Your objective: Please reproduce every one of the rows below verbatim, leaving the pictures out.

-- start Data excerpts --

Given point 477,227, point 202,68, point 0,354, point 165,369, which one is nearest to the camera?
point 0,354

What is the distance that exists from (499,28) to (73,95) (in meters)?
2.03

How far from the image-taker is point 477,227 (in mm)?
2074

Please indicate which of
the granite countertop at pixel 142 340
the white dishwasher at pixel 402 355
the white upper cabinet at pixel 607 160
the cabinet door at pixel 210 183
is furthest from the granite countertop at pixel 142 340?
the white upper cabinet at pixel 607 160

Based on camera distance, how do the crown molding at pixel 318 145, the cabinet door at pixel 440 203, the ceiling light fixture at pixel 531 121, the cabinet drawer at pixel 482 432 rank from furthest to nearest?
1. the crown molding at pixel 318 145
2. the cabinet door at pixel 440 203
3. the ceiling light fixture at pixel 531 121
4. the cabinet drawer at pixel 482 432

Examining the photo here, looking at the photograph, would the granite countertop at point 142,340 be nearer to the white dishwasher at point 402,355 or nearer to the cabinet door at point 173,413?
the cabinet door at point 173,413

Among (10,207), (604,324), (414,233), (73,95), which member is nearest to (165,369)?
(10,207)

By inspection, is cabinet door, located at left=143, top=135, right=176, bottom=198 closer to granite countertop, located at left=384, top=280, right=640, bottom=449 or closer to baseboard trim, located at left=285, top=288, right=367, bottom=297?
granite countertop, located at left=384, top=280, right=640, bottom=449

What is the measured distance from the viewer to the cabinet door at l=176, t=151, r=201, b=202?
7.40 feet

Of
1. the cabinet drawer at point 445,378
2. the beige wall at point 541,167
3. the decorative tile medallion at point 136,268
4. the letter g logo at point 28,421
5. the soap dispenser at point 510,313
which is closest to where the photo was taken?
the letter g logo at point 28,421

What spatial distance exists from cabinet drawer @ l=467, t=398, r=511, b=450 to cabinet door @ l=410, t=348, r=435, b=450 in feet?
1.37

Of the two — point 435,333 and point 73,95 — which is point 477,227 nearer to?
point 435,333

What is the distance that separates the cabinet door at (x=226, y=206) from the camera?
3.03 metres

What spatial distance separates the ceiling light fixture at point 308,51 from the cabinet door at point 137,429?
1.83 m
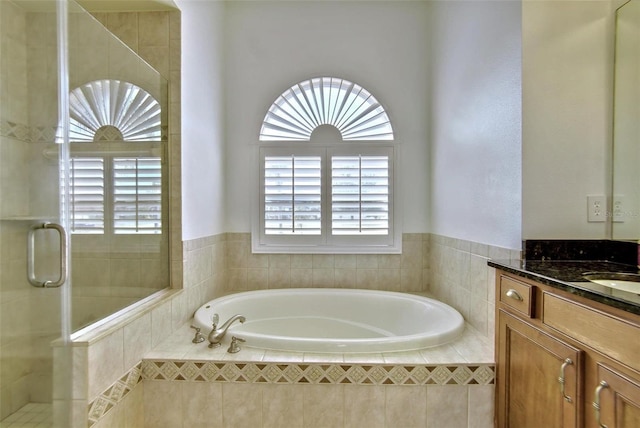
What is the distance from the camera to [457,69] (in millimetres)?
2051

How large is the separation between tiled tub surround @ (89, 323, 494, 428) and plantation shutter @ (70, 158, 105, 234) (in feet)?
2.56

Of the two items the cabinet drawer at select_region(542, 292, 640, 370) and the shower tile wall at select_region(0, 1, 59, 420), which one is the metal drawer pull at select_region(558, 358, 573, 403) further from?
the shower tile wall at select_region(0, 1, 59, 420)

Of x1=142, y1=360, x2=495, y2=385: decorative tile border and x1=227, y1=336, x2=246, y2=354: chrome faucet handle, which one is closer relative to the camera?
x1=142, y1=360, x2=495, y2=385: decorative tile border

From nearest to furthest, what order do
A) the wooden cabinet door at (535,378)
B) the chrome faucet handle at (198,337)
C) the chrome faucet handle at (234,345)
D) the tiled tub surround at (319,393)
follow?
the wooden cabinet door at (535,378)
the tiled tub surround at (319,393)
the chrome faucet handle at (234,345)
the chrome faucet handle at (198,337)

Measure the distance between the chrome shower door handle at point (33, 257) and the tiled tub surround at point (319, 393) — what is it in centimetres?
51

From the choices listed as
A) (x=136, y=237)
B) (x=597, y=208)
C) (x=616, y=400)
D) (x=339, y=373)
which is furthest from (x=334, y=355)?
(x=597, y=208)

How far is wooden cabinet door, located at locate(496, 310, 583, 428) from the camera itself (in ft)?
3.18

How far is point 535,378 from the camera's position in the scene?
3.75 ft

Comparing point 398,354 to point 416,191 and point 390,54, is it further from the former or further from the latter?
point 390,54

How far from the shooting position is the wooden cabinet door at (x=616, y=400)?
30.6 inches

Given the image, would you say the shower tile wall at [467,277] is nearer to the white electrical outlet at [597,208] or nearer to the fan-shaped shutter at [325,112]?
the white electrical outlet at [597,208]

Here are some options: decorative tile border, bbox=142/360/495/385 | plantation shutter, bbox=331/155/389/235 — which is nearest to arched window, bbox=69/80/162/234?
decorative tile border, bbox=142/360/495/385

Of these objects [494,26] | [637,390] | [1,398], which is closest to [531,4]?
[494,26]

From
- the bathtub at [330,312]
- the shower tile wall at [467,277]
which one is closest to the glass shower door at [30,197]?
the bathtub at [330,312]
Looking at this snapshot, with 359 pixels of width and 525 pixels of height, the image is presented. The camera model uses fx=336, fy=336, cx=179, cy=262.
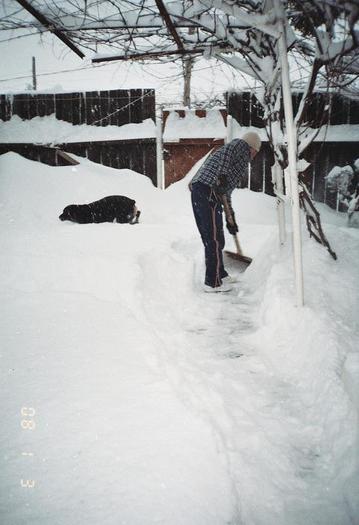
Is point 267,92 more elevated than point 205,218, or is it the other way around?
point 267,92

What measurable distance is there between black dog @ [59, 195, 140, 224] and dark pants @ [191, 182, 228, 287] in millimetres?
2682

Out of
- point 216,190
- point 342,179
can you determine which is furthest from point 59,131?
point 342,179

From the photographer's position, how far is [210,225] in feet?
12.6

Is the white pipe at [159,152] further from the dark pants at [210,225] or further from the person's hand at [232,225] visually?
the dark pants at [210,225]

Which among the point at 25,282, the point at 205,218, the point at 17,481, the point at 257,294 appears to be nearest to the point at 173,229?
the point at 205,218

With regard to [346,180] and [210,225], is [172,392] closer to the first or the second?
[210,225]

-- end Data excerpts --

Response for this exercise:
Given point 477,227, point 202,68, point 0,354, point 165,369, which one is nearest to the camera?
point 0,354

What is the distance that exists from (499,28) to (73,95) (in meters)?
2.03

How far from the image-taker is point 477,227 (in mm)?
2074

Please indicate which of
the granite countertop at pixel 142 340
the white dishwasher at pixel 402 355
the white upper cabinet at pixel 607 160
the cabinet door at pixel 210 183
is furthest from the granite countertop at pixel 142 340?
the white upper cabinet at pixel 607 160

Based on camera distance, how do the crown molding at pixel 318 145, the cabinet door at pixel 440 203, the ceiling light fixture at pixel 531 121, the cabinet drawer at pixel 482 432 rank from furthest to nearest?
1. the crown molding at pixel 318 145
2. the cabinet door at pixel 440 203
3. the ceiling light fixture at pixel 531 121
4. the cabinet drawer at pixel 482 432

Examining the photo here, looking at the photograph, would the granite countertop at point 142,340 be nearer to the white dishwasher at point 402,355 or nearer to the cabinet door at point 173,413?
the cabinet door at point 173,413

Among (10,207), (604,324), (414,233), (73,95), which member is nearest to (165,369)?
(10,207)

By inspection, is cabinet door, located at left=143, top=135, right=176, bottom=198 closer to granite countertop, located at left=384, top=280, right=640, bottom=449 or closer to baseboard trim, located at left=285, top=288, right=367, bottom=297?
granite countertop, located at left=384, top=280, right=640, bottom=449

What is the measured distance from the viewer to the cabinet door at l=176, t=151, r=201, b=202?
7.40 feet

Of
1. the cabinet drawer at point 445,378
2. the beige wall at point 541,167
3. the decorative tile medallion at point 136,268
4. the letter g logo at point 28,421
5. the soap dispenser at point 510,313
which is closest to where the photo was taken?
the letter g logo at point 28,421

What spatial distance exists from cabinet drawer @ l=467, t=398, r=511, b=450 to cabinet door @ l=410, t=348, r=435, b=450 in feet?
1.37

Of the two — point 435,333 and point 73,95 — which is point 477,227 nearer to?
point 435,333

What is the distance that separates the cabinet door at (x=226, y=206) from the camera?
3.03 metres

What spatial distance separates the ceiling light fixture at point 308,51 from the cabinet door at point 137,429?
1.83 m
What is the distance from the camera to [457,69] (in millimetres)?
2051

How large is the separation between tiled tub surround @ (89, 323, 494, 428) and plantation shutter @ (70, 158, 105, 234) (in feet)?
2.56

Of the two items the cabinet drawer at select_region(542, 292, 640, 370) and the shower tile wall at select_region(0, 1, 59, 420), which one is the metal drawer pull at select_region(558, 358, 573, 403) further from?
the shower tile wall at select_region(0, 1, 59, 420)

Of x1=142, y1=360, x2=495, y2=385: decorative tile border and x1=227, y1=336, x2=246, y2=354: chrome faucet handle, which one is closer relative to the camera?
x1=142, y1=360, x2=495, y2=385: decorative tile border

From nearest to furthest, what order do
A) the wooden cabinet door at (535,378)
B) the chrome faucet handle at (198,337)
C) the chrome faucet handle at (234,345)
D) the tiled tub surround at (319,393)
follow?
the wooden cabinet door at (535,378)
the tiled tub surround at (319,393)
the chrome faucet handle at (234,345)
the chrome faucet handle at (198,337)

Measure the distance between the chrome shower door handle at point (33, 257) and the tiled tub surround at point (319, 393) — what is it in centimetres?
51

From the choices listed as
A) (x=136, y=237)
B) (x=597, y=208)
C) (x=616, y=400)
D) (x=339, y=373)
which is furthest from (x=334, y=355)?
(x=597, y=208)

How far is wooden cabinet door, located at locate(496, 310, 583, 428) from the camera itself (in ft)?
3.18

How far is point 535,378 from the camera's position in the scene?
3.75 ft

Comparing point 398,354 to point 416,191 and point 390,54, is it further from the former or further from the latter?
point 390,54

How far from the shooting position is the wooden cabinet door at (x=616, y=400)?
30.6 inches

Given the image, would you say the shower tile wall at [467,277] is nearer to the white electrical outlet at [597,208] or nearer to the fan-shaped shutter at [325,112]?
the white electrical outlet at [597,208]

Here are some options: decorative tile border, bbox=142/360/495/385 | plantation shutter, bbox=331/155/389/235 — which is nearest to arched window, bbox=69/80/162/234?
decorative tile border, bbox=142/360/495/385

Of these objects [494,26] | [637,390] | [1,398], which is closest to [531,4]?
[494,26]

From
- the bathtub at [330,312]
- the shower tile wall at [467,277]
which one is closest to the glass shower door at [30,197]?
the bathtub at [330,312]
Looking at this snapshot, with 359 pixels of width and 525 pixels of height, the image is presented. The camera model uses fx=336, fy=336, cx=179, cy=262.
Is point 267,92 more elevated than point 205,218, or is it the other way around?
point 267,92

What measurable distance is there between black dog @ [59, 195, 140, 224] and dark pants @ [191, 182, 228, 287] in millimetres?
2682

Out of
- point 216,190
- point 342,179
can you determine which is furthest from point 59,131?
point 342,179

From the photographer's position, how far is [210,225] in feet?
12.6

Is the white pipe at [159,152] further from the dark pants at [210,225] or further from the person's hand at [232,225] visually?
the dark pants at [210,225]

Which among the point at 25,282, the point at 205,218, the point at 17,481, the point at 257,294 appears to be nearest to the point at 173,229?
the point at 205,218

With regard to [346,180] and [210,225], is [172,392] closer to the first or the second?
[210,225]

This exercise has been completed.